======== SUPPLIED DATA ========
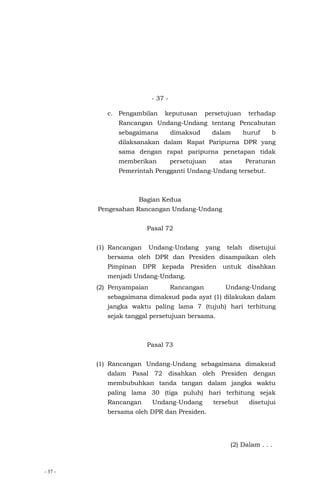 - 37 -
- 37 -
c. Pengambilan keputusan persetujuan terhadap
Rancangan Undang-Undang tentang Pencabutan
sebagaimana dimaksud dalam huruf b
dilaksanakan dalam Rapat Paripurna DPR yang
sama dengan rapat paripurna penetapan tidak
memberikan persetujuan atas Peraturan
Pemerintah Pengganti Undang-Undang tersebut.
Bagian Kedua
Pengesahan Rancangan Undang-Undang
Pasal 72
(1) Rancangan Undang-Undang yang telah disetujui
bersama oleh DPR dan Presiden disampaikan oleh
Pimpinan DPR kepada Presiden untuk disahkan
menjadi Undang-Undang.
(2) Penyampaian Rancangan Undang-Undang
sebagaimana dimaksud pada ayat (1) dilakukan dalam
jangka waktu paling lama 7 (tujuh) hari terhitung
sejak tanggal persetujuan bersama.
Pasal 73
(1) Rancangan Undang-Undang sebagaimana dimaksud
dalam Pasal 72 disahkan oleh Presiden dengan
membubuhkan tanda tangan dalam jangka waktu
paling lama 30 (tiga puluh) hari terhitung sejak
Rancangan Undang-Undang tersebut disetujui
bersama oleh DPR dan Presiden.
(2) Dalam . . .
 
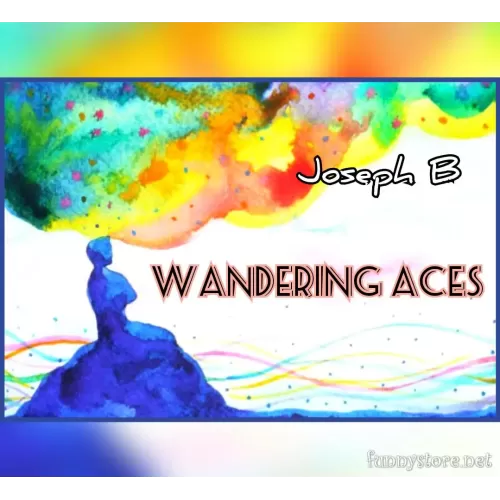 Wandering Aces by Joseph B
========
_YOUR GOAL:_ Starting at the first line of the listing above, write out each line exactly and nothing else until you reach the line containing "jangka waktu paling", which is included as well; omit all pictures.

_OUTPUT FOR THIS TASK:_
 - 37 -
- 37 -
c. Pengambilan keputusan persetujuan terhadap
Rancangan Undang-Undang tentang Pencabutan
sebagaimana dimaksud dalam huruf b
dilaksanakan dalam Rapat Paripurna DPR yang
sama dengan rapat paripurna penetapan tidak
memberikan persetujuan atas Peraturan
Pemerintah Pengganti Undang-Undang tersebut.
Bagian Kedua
Pengesahan Rancangan Undang-Undang
Pasal 72
(1) Rancangan Undang-Undang yang telah disetujui
bersama oleh DPR dan Presiden disampaikan oleh
Pimpinan DPR kepada Presiden untuk disahkan
menjadi Undang-Undang.
(2) Penyampaian Rancangan Undang-Undang
sebagaimana dimaksud pada ayat (1) dilakukan dalam
jangka waktu paling lama 7 (tujuh) hari terhitung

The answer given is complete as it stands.